Dr Amelia Bonea (Heidelberg) & Dr Irina Nastasa-Matei (Bucharest),

The twentieth century has often been hailed as a period when women became important in science, but their participation in scientific inquiry and practice often remains buried, quite literally, in the footnotes of specialist publications and studies of the history of science. Even today, national statistics about women in science are not always easily available. The data that does exist suggests there is significant regional and cultural variation in how women engage with science globally. Recent UNESCO surveys, for example, point to a contrast between the former Soviet republics of Central Asia, where almost half of the researchers employed in science are female, and East, South and West Asia, where that proportion drops significantly to 23 percent or less. Similarly, in Eastern European countries female researchers tend to be better represented in science fields than their Western European counterparts. Perhaps ironically, that relationship is reversed when we turn our attention to studies of the history of science in the twentieth century: the scientific pursuits of women in Western contexts have consistently enjoyed more visibility than those in regions like Africa, Asia or Eastern Europe. The Biographical Dictionary of Women in Science (2000) is emblematic of these trends, listing as it does a mere 17 scientists from India, China and Japan, as opposed to more than 500 from Great Britain, and featuring entries up to the 1950s, a period that roughly overlaps with decolonization in Asia.

This two-day virtual conference, accompanied by a roundtable discussion, brings together scholars from different disciplinary backgrounds to address two main, interrelated questions:

  • How did women contribute to the making and communication of scientific knowledge in the twentieth century?

WHAT TO WORK ON:
A. In the conference announcement on women in science, how many scientists from Great Britain are listed in the Biographical Dictionary of Women in Science (2000)?
B. Continue the conference announcement on women in science from the point where it stops.
The listing that comes next is drawn from a separate source and has no connection to the conference announcement on women in science.

DATASET EXTRACT:
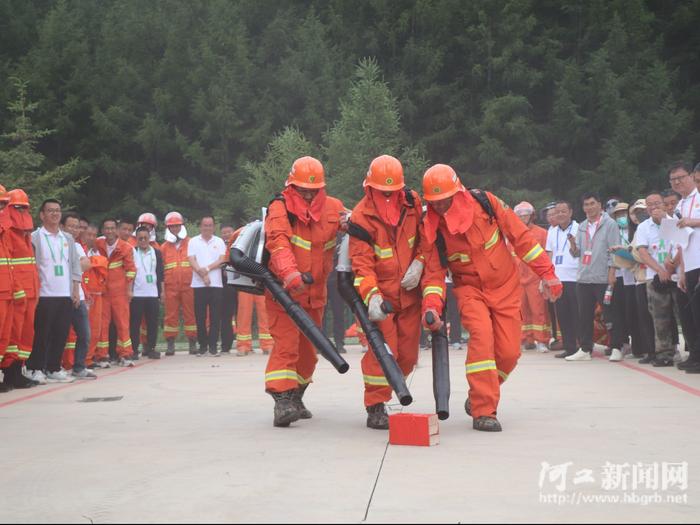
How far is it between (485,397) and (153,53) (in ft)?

THE REPLIES:
A. More than 500.

B.
  • How do we study the history of women in science during this period?

We begin from the premise that encounters with science happened in a multitude of settings and that statistical data, while essential, provides only a superficial insight into the myriad experiences of women in science and, indeed, what science itself meant in different regional and cultural contexts. Our aim is to move beyond the popular ‘heroine’ model to investigate the many hidden figures who worked not only as professional scientists, but also at the periphery and even outside of scientific communities as lab technicians, amateur scientists, school teachers, librarians, journalists or science writers. In so doing, we hope to raise new questions and formulate new methods for writing the history of women in science. What, for example, do textbooks, forgotten footnotes in scientific papers, conversations about female colleagues in male scientists’ correspondence or photographs of Indian women toiling at archaeological sites teach us about the history of women in science?

Possible topics include:

  • Gender and the historiography of science: theories, methods and archives
  • Pedagogy of science: government policies around science and education, women in tertiary education, science clubs, science in the home, science education in religious institutions
  • Cultures of scientific practice: laboratories, fieldwork, secondary school teaching, scientific instruments, relationship between professional and amateur science
  • Scientific communication: scientific periodicals, mass media and science journalism, museum work, popular science writing, photography, the arts
  • Representations of women and gender in science
  • Women and scientific networks: personal and professional networks, associational culture

Keynote speakers: Prof Mariko Ogawa (Mie University) & Prof Andrea Pető (CEU)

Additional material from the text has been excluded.